La première période, à moins que j'en oublie une quelque part dans ma mémoire, est la meilleure période de hockey jouée par Équipe Canada contre une équipe nationale russe ou soviétique.

Les Russes ont été dominés. En vitesse, en cohésion, en combativité et en jeu d'équipe. Même que ce sont les Russes qui ont tenté de trop nombreux efforts individuels.

Disons pour tenter d'expliquer cette raclée que les millionnaires russes ont trop profité de l'air doux de Vancouver. Ça se pourrait, il n'y a plus de Victor Tikhonov et ses lieutenants du KGB pour surveiller les joueurs.

On pourrait dire aussi que l'équipe avait une mauvaise journée dans le système. Ça arrive aussi. Les passes dans les patins, les rondelles échappées nerveusement, les ratés à la ligne bleue.

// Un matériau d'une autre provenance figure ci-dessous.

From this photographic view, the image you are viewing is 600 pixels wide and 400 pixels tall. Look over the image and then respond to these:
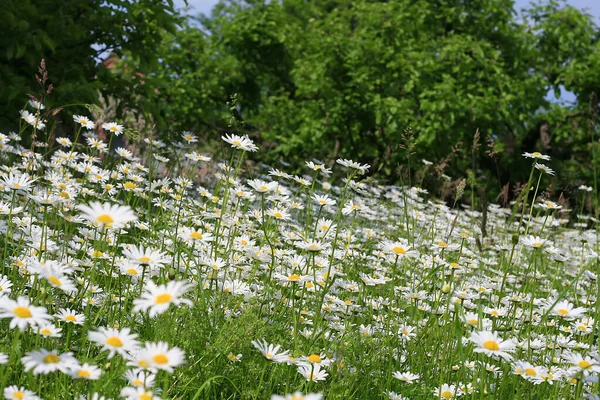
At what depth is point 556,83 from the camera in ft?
37.3

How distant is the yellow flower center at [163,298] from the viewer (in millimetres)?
1339

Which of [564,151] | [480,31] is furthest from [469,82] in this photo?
[564,151]

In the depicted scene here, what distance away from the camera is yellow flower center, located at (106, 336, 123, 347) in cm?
136

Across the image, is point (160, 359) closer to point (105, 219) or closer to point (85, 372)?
point (85, 372)

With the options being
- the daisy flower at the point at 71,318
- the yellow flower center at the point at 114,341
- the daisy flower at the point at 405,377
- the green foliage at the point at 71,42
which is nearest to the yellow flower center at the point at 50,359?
the yellow flower center at the point at 114,341

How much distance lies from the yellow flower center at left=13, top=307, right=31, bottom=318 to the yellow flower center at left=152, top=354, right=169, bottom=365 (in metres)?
0.28

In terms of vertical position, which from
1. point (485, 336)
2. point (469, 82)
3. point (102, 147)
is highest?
point (469, 82)

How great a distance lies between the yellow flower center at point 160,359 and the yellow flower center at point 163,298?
11cm

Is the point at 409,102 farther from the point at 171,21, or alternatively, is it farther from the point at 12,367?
the point at 12,367

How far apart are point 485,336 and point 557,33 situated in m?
11.0

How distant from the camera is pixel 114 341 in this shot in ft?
4.52

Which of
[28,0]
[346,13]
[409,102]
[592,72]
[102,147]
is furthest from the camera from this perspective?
[346,13]

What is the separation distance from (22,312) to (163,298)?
29 cm

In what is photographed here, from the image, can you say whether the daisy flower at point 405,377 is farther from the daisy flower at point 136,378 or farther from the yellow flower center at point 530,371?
the daisy flower at point 136,378
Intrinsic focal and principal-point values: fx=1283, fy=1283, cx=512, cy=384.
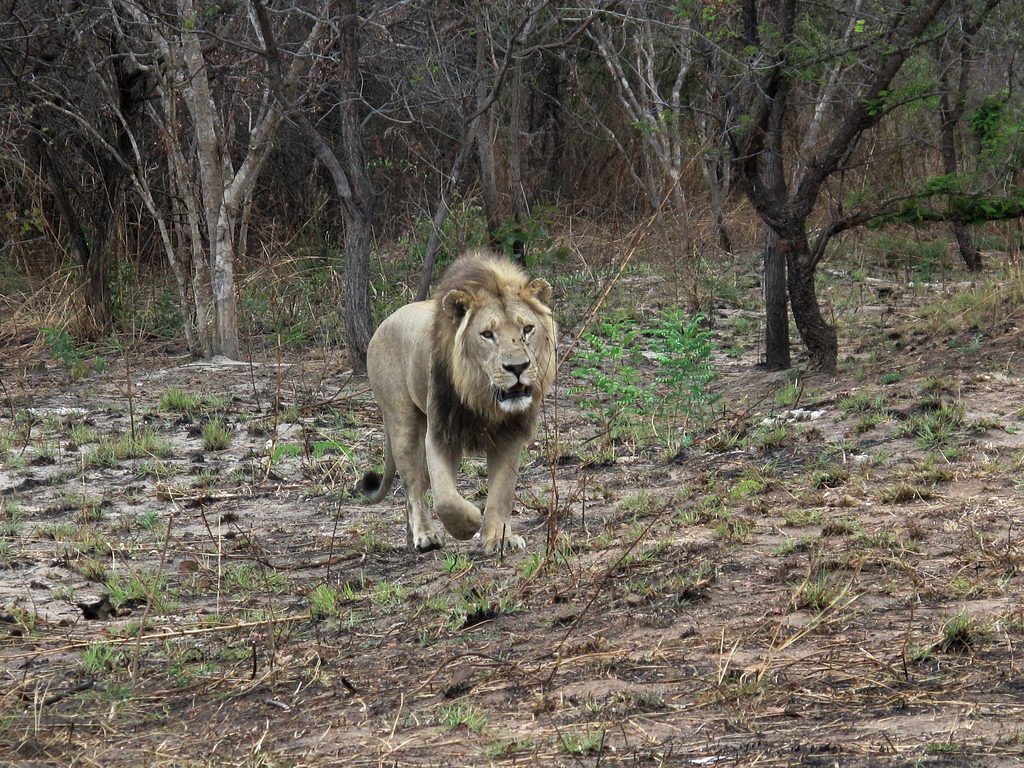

Tout ça se peut.

Sauf que les passes molles, elles sont plus fréquentes quand l'adversaire fonce avec une détermination farouche sur le porteur du disque, que les rondelles sautillantes, elles sont plus nombreuses quand les bras sont tendus parce que la pression est trop forte. Autrement dit, on joue mal souvent parce que l'autre joue bien.

Et mercredi, les gars du Canada ont disputé un match colossal.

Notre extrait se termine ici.